EVEN if it is an inescapable fact that hazardous toxic waste has to be disposed of somewhere, many people will share the concern over East Lancashire being earmarked to take so much of it.

The material that can be dumped in these newly-designated sites can include clinical and medical waste, oil and asbestos. And environmental campaigners claim the hazardous pollutants in the tips can cause birth defects and skin and eye irritation and can be carried into nearby neighbourhoods on the wind and in ground water.

It may be that the new blueprint for disposing of toxic waste entails a tightening-up of existing controls - as new European rules demand an end to the current practice of hazardous substances often being mixed up with household rubbish and dumped in normal landfill sites.

The new system, specifying the sites where toxic waste can only be disposed of in future, is clearly an advance. But can the concentration of so many sites in the densely-populated area of East Lancashire - at tips at Accrington, Darwen, Clitheroe, Deerplay and Hapton - be regarded as an improvement?
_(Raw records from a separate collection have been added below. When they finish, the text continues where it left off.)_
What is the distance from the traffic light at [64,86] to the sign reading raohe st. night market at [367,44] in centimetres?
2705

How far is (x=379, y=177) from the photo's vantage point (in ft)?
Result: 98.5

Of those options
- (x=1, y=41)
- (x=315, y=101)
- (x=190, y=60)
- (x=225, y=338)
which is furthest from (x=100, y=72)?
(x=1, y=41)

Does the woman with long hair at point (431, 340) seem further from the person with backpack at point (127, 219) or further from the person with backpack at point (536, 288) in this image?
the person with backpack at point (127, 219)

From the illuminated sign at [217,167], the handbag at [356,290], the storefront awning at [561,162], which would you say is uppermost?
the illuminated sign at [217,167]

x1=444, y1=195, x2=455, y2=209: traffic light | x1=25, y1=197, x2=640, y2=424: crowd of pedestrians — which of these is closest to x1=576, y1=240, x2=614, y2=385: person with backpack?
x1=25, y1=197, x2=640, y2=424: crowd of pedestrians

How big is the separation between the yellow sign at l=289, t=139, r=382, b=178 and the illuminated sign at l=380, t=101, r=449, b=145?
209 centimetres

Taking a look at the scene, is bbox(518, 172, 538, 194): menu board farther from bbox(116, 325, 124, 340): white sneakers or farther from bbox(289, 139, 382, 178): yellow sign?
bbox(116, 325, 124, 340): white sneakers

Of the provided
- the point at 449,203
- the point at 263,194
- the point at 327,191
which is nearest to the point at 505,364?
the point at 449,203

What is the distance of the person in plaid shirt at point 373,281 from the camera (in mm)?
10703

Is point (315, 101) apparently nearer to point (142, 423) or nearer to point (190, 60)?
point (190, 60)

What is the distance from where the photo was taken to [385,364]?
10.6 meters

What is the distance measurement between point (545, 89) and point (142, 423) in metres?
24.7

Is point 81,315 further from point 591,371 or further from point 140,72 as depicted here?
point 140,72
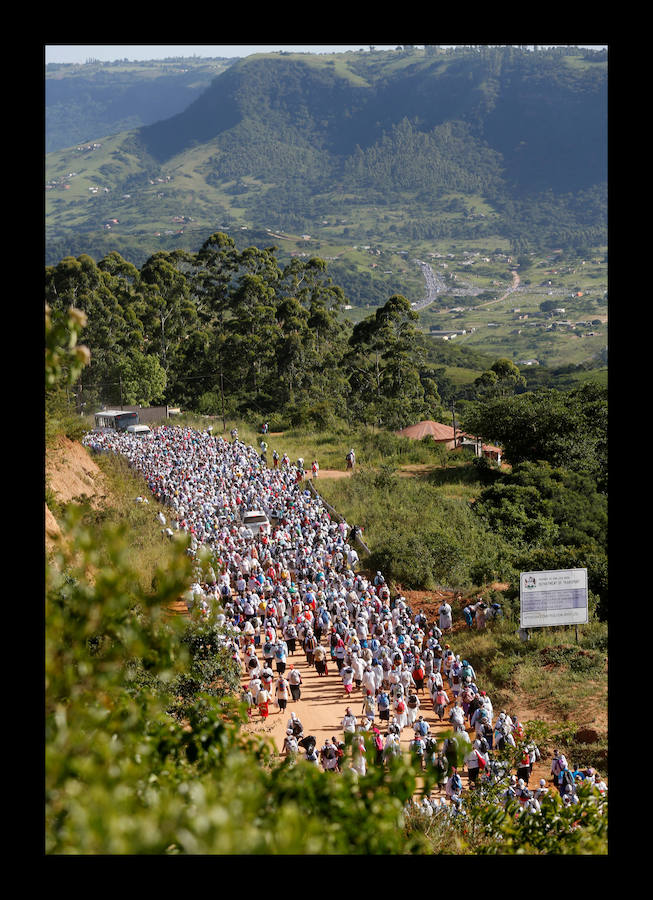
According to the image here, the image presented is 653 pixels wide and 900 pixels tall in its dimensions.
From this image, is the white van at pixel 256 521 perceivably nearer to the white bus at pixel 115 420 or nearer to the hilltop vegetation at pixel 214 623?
the hilltop vegetation at pixel 214 623

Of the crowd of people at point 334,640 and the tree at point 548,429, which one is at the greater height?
the tree at point 548,429

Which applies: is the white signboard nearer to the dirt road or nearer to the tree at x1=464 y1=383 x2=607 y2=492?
the dirt road

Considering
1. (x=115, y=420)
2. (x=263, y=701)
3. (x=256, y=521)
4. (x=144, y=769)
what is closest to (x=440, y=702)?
(x=263, y=701)

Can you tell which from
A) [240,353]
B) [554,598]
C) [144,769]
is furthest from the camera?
[240,353]

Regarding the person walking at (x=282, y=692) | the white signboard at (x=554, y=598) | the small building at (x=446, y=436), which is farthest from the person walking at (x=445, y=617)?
the small building at (x=446, y=436)

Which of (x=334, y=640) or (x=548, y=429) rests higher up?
(x=548, y=429)

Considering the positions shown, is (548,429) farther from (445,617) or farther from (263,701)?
(263,701)
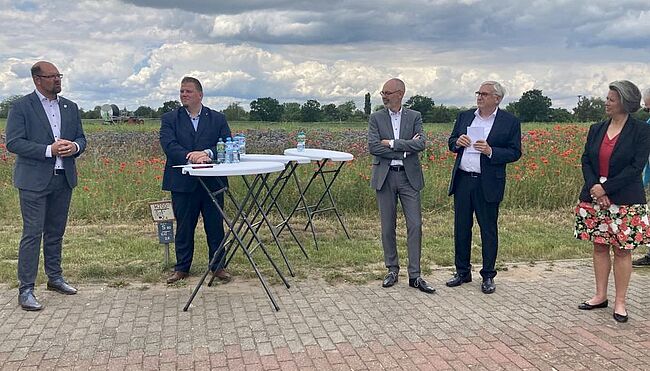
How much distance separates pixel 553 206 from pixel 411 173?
17.7ft

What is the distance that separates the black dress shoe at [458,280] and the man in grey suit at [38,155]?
3755 mm

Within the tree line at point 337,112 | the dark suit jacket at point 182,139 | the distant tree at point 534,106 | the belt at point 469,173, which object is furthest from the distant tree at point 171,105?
the distant tree at point 534,106

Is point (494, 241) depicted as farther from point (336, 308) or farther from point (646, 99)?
point (646, 99)

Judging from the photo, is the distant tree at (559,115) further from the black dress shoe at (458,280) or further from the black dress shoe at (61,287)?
the black dress shoe at (61,287)

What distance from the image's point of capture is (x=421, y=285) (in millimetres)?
5547

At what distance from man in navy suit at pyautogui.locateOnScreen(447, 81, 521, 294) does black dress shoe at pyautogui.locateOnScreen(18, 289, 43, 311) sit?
3.81 metres

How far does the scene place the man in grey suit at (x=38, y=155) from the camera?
194 inches

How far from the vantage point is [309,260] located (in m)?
6.62

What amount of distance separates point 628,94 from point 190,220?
164 inches

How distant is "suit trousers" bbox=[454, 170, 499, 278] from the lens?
5.51 m

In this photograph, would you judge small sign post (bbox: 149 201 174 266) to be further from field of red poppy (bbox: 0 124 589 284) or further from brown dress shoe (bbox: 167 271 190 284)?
brown dress shoe (bbox: 167 271 190 284)

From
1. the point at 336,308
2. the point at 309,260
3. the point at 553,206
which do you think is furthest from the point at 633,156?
the point at 553,206

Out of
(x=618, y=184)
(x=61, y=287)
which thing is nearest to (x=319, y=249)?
(x=61, y=287)

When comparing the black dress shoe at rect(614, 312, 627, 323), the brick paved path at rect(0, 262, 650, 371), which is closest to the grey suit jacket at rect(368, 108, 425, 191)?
the brick paved path at rect(0, 262, 650, 371)
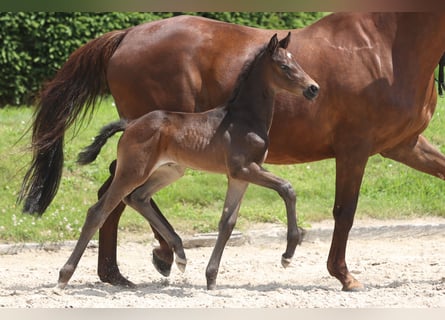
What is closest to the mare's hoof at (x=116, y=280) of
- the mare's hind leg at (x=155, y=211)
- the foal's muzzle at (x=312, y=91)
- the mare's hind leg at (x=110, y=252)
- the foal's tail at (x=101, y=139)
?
the mare's hind leg at (x=110, y=252)

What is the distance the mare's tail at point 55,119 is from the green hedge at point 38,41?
4860mm

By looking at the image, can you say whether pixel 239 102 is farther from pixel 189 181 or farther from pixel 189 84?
pixel 189 181

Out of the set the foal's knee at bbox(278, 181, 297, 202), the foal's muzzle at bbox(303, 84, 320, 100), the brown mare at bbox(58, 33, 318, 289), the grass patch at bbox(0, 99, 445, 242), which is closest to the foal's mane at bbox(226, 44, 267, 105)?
the brown mare at bbox(58, 33, 318, 289)

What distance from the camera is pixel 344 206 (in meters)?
5.50

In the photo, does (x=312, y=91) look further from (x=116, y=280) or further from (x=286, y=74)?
(x=116, y=280)

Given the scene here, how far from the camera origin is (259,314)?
4.52 ft

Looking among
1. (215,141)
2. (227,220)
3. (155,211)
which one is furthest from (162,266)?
(215,141)

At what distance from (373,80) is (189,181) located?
11.0 ft

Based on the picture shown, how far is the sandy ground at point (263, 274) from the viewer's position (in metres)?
4.66

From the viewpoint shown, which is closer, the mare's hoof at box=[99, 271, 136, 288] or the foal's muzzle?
the foal's muzzle

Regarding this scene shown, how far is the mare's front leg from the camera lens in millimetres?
5391

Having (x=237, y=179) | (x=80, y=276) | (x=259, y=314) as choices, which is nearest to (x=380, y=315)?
(x=259, y=314)

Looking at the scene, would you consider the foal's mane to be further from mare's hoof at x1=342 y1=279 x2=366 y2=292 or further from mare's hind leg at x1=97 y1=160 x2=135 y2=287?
mare's hoof at x1=342 y1=279 x2=366 y2=292

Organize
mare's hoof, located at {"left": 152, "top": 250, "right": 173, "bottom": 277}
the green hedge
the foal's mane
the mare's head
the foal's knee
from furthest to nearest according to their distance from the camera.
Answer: the green hedge, mare's hoof, located at {"left": 152, "top": 250, "right": 173, "bottom": 277}, the foal's mane, the mare's head, the foal's knee
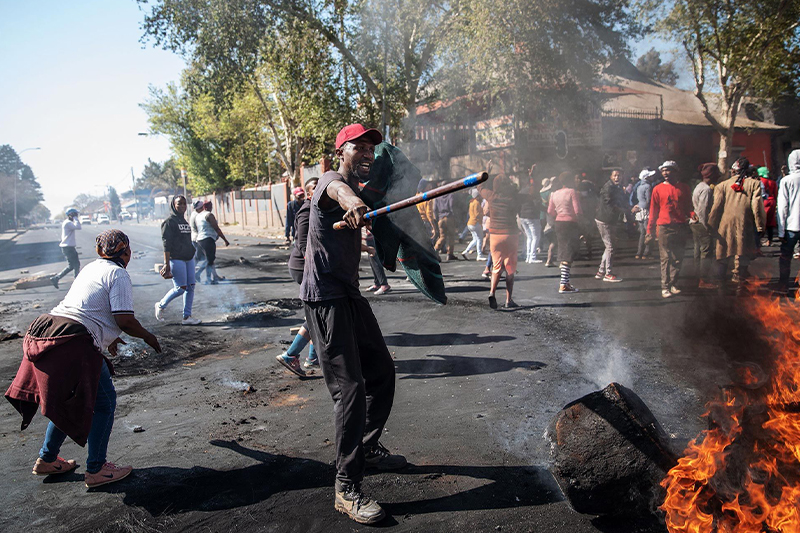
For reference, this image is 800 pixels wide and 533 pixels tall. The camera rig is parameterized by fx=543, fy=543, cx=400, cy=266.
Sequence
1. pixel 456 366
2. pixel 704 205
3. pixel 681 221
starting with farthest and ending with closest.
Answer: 1. pixel 704 205
2. pixel 681 221
3. pixel 456 366

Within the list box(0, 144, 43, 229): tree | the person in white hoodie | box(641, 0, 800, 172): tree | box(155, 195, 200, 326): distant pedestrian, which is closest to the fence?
box(641, 0, 800, 172): tree

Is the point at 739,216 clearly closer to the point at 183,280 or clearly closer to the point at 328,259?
the point at 328,259

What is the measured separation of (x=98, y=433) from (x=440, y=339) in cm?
386

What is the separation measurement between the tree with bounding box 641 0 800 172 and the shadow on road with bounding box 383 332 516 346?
7.10 m

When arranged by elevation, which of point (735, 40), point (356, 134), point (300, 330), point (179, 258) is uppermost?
point (735, 40)

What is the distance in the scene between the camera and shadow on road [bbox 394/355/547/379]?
5.11m

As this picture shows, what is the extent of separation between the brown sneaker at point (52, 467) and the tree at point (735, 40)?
34.7 ft

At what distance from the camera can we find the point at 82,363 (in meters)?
3.05

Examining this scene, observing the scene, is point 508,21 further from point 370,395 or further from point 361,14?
point 370,395

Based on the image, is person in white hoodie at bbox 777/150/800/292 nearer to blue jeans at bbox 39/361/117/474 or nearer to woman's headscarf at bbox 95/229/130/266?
woman's headscarf at bbox 95/229/130/266

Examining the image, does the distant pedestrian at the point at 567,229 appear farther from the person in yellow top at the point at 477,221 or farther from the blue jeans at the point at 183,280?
the blue jeans at the point at 183,280

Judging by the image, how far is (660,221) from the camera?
7.99m

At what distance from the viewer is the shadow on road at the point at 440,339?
20.2ft

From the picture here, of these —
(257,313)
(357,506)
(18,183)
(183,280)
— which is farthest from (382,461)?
(18,183)
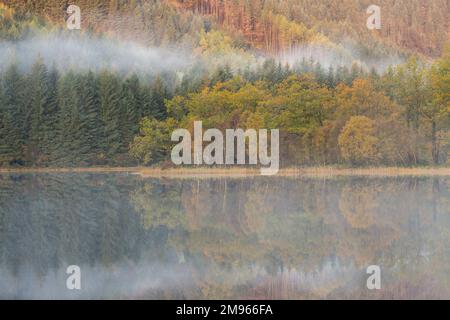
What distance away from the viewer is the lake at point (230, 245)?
45.0 ft

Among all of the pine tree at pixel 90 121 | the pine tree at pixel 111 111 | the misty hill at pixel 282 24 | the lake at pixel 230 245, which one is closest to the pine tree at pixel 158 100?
the pine tree at pixel 111 111

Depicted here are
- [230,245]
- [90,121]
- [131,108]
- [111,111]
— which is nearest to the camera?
[230,245]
It hardly seems fair that our region has been selected to have so many - five out the 200 special landfill sites designated nationwide. But in addition to the question of quota, there is the vital issue of public safety.

The Environment Agency says all the sites have been checked and that the public has no need to worry. But the three East Lancashire MPs today expressing doubts - Ribble Valley's Nigel Evans, Hyndburn's Greg Pope and Janet Anderson, of Rossendale and Darwen - are right to protest about our region being made a dump for the rest of the country.

They are asking Environment Minister Michael Meacher why we have to have so many of these toxic tips. Why indeed? And no matter what their number, the public will also want cast-iron guarantees that each one is completely safe.